Responsive websites may not be the way forward for firms
A well-promoted solution for the wide variety of screen sizes law firm websites must accommodate can end up being more trouble than it’s worth.
Responsive websites, which automatically sense a device’s screen size and respond by reconfiguring text and graphics to fit, can render desktop PCs with ridiculously large text and other overblown features that are tedious to wade through.
“The trouble with responsive is I haven’t seen enough thought go into the user experience,” says Rustin Kretz, CEO of Scorpion Design, a Valencia, Calif., firm that does work for law firms. “It’s more ‘technical’ and less ‘design.’ I know of many businesses that spent an enormous amount of money to have a responsive design, only to have it create a worse user experience.”

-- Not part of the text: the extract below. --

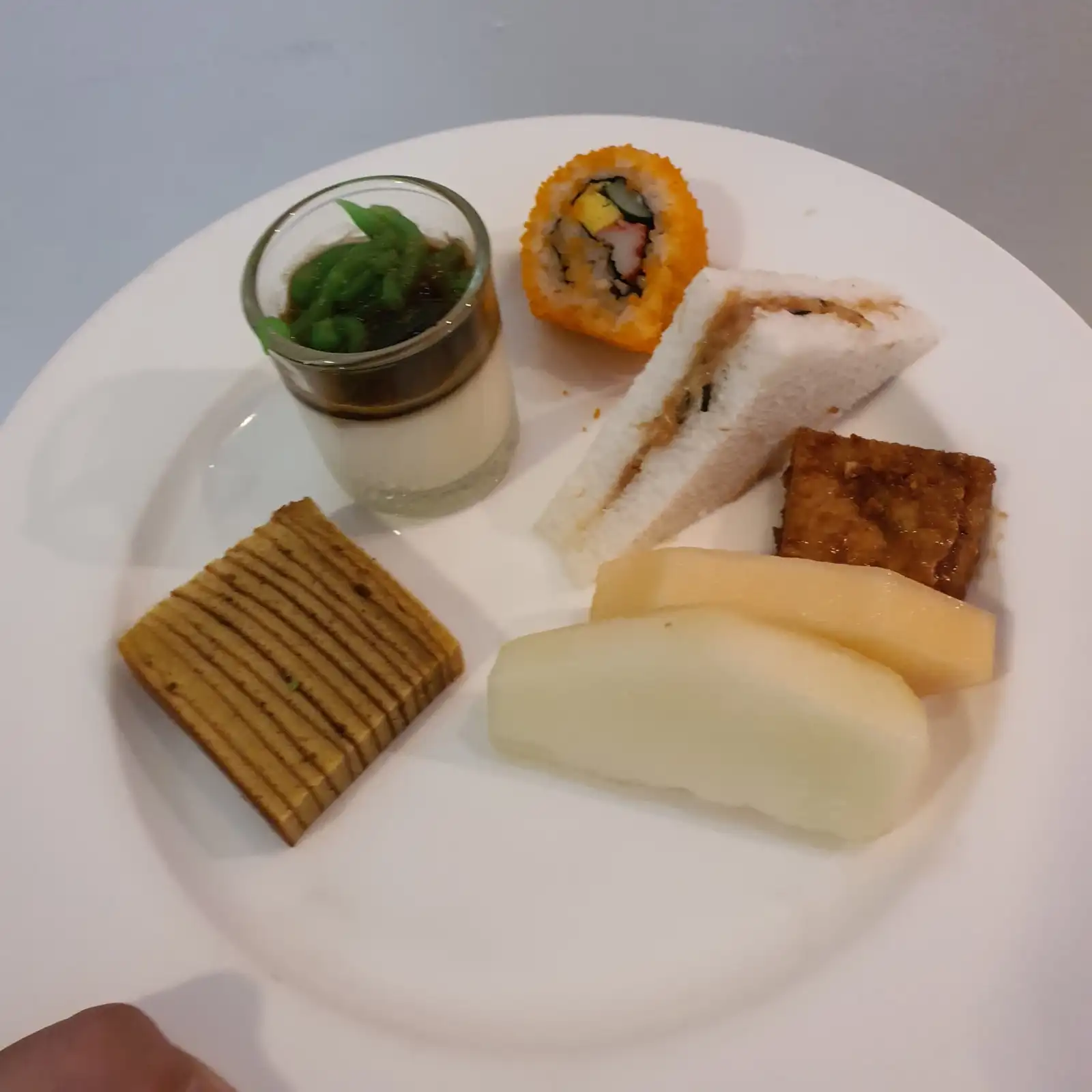 my tea break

Proponents of responsive design counter that bad responsive websites are the fault of the designer, not the method.
“Responsive design is just a coding technique,” insists Robert Algeri, a founding partner at Great Jakes Marketing Co., a New York City business that designs websites for law firms. “It can be implemented elegantly or it can be implemented badly. If the photos are too big and the pages require too much scrolling, it’s just bad design.”
“Responsive Web design looks great on your smartphone and is less frustrating to viewers,” says Matt Kulseth, founder and attorney at Mighty Marks, a Minneapolis-based law firm that sports a responsive website. “Potential clients don’t have to zoom in … to navigate and read content. Think about the websites you visit the most on your smartphone. I guarantee [they] are responsive.”
COST-EFFECTIVENESS
By sticking with one website for all screen sizes, law firms can generally save on design costs compared to attempting to maintain one site for desktops and laptops, a second for tablets and a third for smartphones.

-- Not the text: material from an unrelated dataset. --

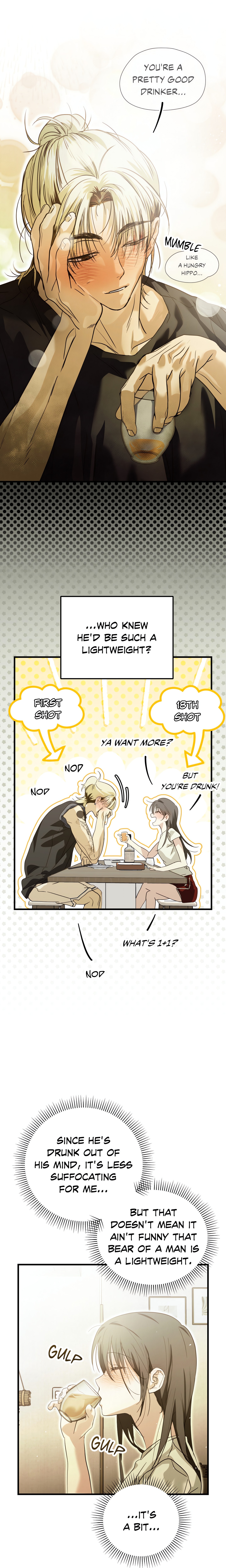 Summer Heat Chap Chapter 3 - Episode 3-Summer Heat - Next Chap 4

“After our research, it became crystal clear to us that for the vast majority of law firms, responsive design is the most appropriate way to handle their mobile visitors,” says Brendan Chard, owner of the Modern Firm, an Ann Arbor, Mich.-based company that does law firm website design. “A mobile app for the firm is usually overkill and requires too many steps for the user to obtain and use.”
Adds Sabine Eckardt, business development manager for Vancouver, British Columbia-based Boughton Law Corp., which has a responsive site: “Consumers and clients are online everywhere and all day. They expect to be able to access information in the most convenient way possible on every device.”
But the problem dealing with the “tyranny of the tiny”—like the smallest of smartphones—is that responsive sites often render huge on desktops and laptops, and are often difficult to use on those bigger screens. And those responsive websites often make generous use of wide swaths of blank space—space you must scroll through when using a desktop PC or laptop.
And though some responsive-design evangelists insist the future of the Web is mobile, market research firm Deloitte reported that more than 80 percent of all Web surfing in 2013 was done on desktop and laptop PCs.